Then I helped myself to a popcorn lunch and talked to Partner Bill Graham about the differences between brewing and distilling. In addition to being a partner at Ska, Bill is also a partner at Peach Street Distillers. He gave me samples of his Apricot Eau de Vie and Peach Eau de Vie. Eau de good! Ska's beers seemed to lean toward the English style, and were equally good.
Meanwhile, the staff was getting ready for the weekly Ska-be-que, an unadvertised treat for Ska's regulars. Each Thursday at 4:30 pm, Ska invites a local restaurant to serve some food, and a local band to play some music. It's free to the regulars and anybody else who shows up. The restaurant and musicians get an opportunity to promote themselves plus some beer in trade. The regulars get a weekly party with some free grub, and Ska gets to sell some beer and build a lot of goodwill.

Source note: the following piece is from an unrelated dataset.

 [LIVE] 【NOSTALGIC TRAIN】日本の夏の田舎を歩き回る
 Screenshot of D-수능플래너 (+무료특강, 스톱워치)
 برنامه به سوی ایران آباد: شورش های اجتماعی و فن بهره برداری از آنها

I enjoyed two soft tacos by Gaspacho Mexican Restaurant. The music de jour was punk and a little loud, but still fun. The crowd was friendly, and included some of the best-looking dogs and babies I've seen. This week's Ska-be-que was also the going-away party for Ska's distributing guy, who is moving to California, so there were a few visiting local brewers in attendance.
My contact for Ska, Partner Dave Thibodeau arrived during the Ska-be-que, so I finally got to meet him. A big thanks to Dave for gifting me two t-shirts and a bottle of Double Blonde.
One of the local brewers who showed up was an old friend of mine, Scott Bickert. What a surprise. Scott used to work at Rio Salado and Tommyknockers, and is now a Partner at Durango Brewing Company. Scott was accompanied by his Assistant Brewer, Ben McKibben. Here's a list of who's who in the above photos:
Top Photo: L to R: top row: Katie and Matt; bottom row: Bill, Teri, Jeffery and Jonathan.
Middle Photo: L to R: Beth Graham with baby Ila, Bill, Teri, Dave and Matt.
Bottom Photo: Ben and Scott from Durango Brewing, and Teri in her new Ska scooter girl t-shirt.
Thursday, June 21, 2007
June 19: I am getting a little burned out on the intense pace of my trip at this point. Drive, brew, blog, repeat. And I miss my husband like crazy. Only a few more days until he joins me.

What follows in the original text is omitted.